Moral Change or Noise? On Problems of Aligning AI With Temporally Unstable Human Feedback
Vijay Keswani, Cyrus Cousins, Breanna Nguyen, Vincent Conitzer, Hoda Heidari, Jana Schaich Borg, Walter Sinnott-Armstrong
TL;DR
This work investigates how temporally unstable human moral preferences challenge AI alignment in high-stakes domains. Through a longitudinal kidney-allocation experiment with over 400 participants across up to five sessions, the authors quantify two forms of preference drift—response instability and model instability—and demonstrate that both degrade predictive alignment performance over time. They categorize participants into four groups based on stability metrics and show that unstable groups incur substantially higher prediction errors across three modeling paradigms, highlighting the need to distinguish legitimate preference changes from noise. The study discusses normative questions about what to align to when preferences drift and offers technical paths toward dynamic, robust alignment, including richer data collection and interactive, evaluative feedback beyond single-session choice data.
Abstract
Alignment methods in moral domains seek to elicit moral preferences of human stakeholders and incorporate them into AI. This presupposes moral preferences as static targets, but such preferences often evolve over time. Proper alignment of AI to dynamic human preferences should ideally account for "legitimate" changes to moral reasoning, while ignoring changes related to attention deficits, cognitive biases, or other arbitrary factors. However, common AI alignment approaches largely neglect temporal changes in preferences, posing serious challenges to proper alignment, especially in high-stakes applications of AI, e.g., in healthcare domains, where misalignment can jeopardize the trustworthiness of the system and yield serious individual and societal harms. This work investigates the extent to which people's moral preferences change over time, and the impact of such changes on AI alignment. Our study is grounded in the kidney allocation domain, where we elicit responses to pairwise comparisons of hypothetical kidney transplant patients from over 400 participants across 3-5 sessions.
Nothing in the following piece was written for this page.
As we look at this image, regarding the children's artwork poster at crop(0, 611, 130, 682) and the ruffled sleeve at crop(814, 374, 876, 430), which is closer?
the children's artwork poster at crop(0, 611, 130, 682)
We find that, on average, participants change their response to the same scenario presented at different times around 6-20% of the time (exhibiting "response instability"). Additionally, we observe significant shifts in several participants' retrofitted decision-making models over time (capturing "model instability"). The predictive performance of simple AI models decreases as a function of both response and model instability. Moreover, predictive performance diminishes over time, highlighting the importance of accounting for temporal changes in preferences during training. These findings raise fundamental normative and technical challenges relevant to AI alignment, highlighting the need to better understand the object of alignment (what to align to) when user preferences change significantly over time.